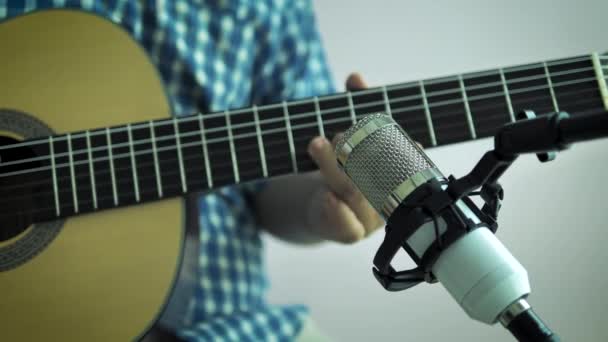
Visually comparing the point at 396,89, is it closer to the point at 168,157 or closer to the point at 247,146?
the point at 247,146

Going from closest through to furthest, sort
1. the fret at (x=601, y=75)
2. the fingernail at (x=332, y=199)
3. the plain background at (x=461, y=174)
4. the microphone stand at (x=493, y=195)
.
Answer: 1. the microphone stand at (x=493, y=195)
2. the fret at (x=601, y=75)
3. the fingernail at (x=332, y=199)
4. the plain background at (x=461, y=174)

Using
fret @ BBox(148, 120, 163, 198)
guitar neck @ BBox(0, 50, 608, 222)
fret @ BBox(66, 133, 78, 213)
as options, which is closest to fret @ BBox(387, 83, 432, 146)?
guitar neck @ BBox(0, 50, 608, 222)

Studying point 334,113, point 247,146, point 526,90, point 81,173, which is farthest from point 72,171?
point 526,90

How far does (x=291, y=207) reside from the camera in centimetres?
97

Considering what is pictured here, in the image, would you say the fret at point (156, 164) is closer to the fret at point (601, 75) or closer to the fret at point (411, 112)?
the fret at point (411, 112)

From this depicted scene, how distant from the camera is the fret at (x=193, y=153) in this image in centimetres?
69

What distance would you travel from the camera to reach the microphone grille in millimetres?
384

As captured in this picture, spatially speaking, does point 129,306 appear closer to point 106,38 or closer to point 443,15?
point 106,38

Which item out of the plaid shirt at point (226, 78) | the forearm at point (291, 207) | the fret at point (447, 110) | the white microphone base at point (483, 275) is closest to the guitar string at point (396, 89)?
the fret at point (447, 110)

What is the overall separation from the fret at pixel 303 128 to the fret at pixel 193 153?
0.10 meters

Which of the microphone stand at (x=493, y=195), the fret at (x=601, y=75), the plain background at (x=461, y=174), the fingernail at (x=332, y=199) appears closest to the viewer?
the microphone stand at (x=493, y=195)

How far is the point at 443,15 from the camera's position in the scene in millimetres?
1234

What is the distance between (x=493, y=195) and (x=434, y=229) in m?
0.05

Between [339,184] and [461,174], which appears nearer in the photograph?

Exercise instructions — Copy every item above word for word, leaving out the pictures.

Written answer —
Visually comparing the point at 396,89, is it closer to the point at 168,157 or closer to the point at 247,146?
the point at 247,146

Going from closest through to furthest, sort
1. the fret at (x=601, y=75)
2. the fingernail at (x=332, y=199)
3. the plain background at (x=461, y=174)
4. the microphone stand at (x=493, y=195)
.
Answer: 1. the microphone stand at (x=493, y=195)
2. the fret at (x=601, y=75)
3. the fingernail at (x=332, y=199)
4. the plain background at (x=461, y=174)

Using
fret @ BBox(148, 120, 163, 198)
guitar neck @ BBox(0, 50, 608, 222)
fret @ BBox(66, 133, 78, 213)
as options, which is closest to fret @ BBox(387, 83, 432, 146)?
guitar neck @ BBox(0, 50, 608, 222)

Studying point 334,113, point 247,146, point 526,90, point 81,173, which is farthest from point 72,171?
point 526,90

How far does (x=291, y=207) reside from the camera in centimetres?
97

Considering what is pictured here, in the image, would you say the fret at point (156, 164) is closer to the fret at point (601, 75) or closer to the fret at point (411, 112)?
the fret at point (411, 112)

From this depicted scene, how distant from the camera is the fret at (x=193, y=153) in this image in centimetres?
69

What distance would you travel from the camera to reach the microphone grille in millimetres?
384

As captured in this picture, spatially speaking, does point 129,306 appear closer to point 106,38 or closer to point 443,15?
point 106,38

Which item out of the plaid shirt at point (226, 78) | the forearm at point (291, 207) | the fret at point (447, 110) | the white microphone base at point (483, 275) is closest to the guitar string at point (396, 89)?
the fret at point (447, 110)

What is the overall separation from the fret at pixel 303 128 to the fret at pixel 193 153?
0.10 meters

Which of the microphone stand at (x=493, y=195), the fret at (x=601, y=75), the plain background at (x=461, y=174), the fingernail at (x=332, y=199) appears closest to the viewer?
the microphone stand at (x=493, y=195)

How far is the point at 443,15 from the camera's position in the scene in millimetres?
1234

What is the distance between (x=493, y=195) and (x=434, y=229) in m?
0.05

Between [339,184] and [461,174], which appears nearer in the photograph?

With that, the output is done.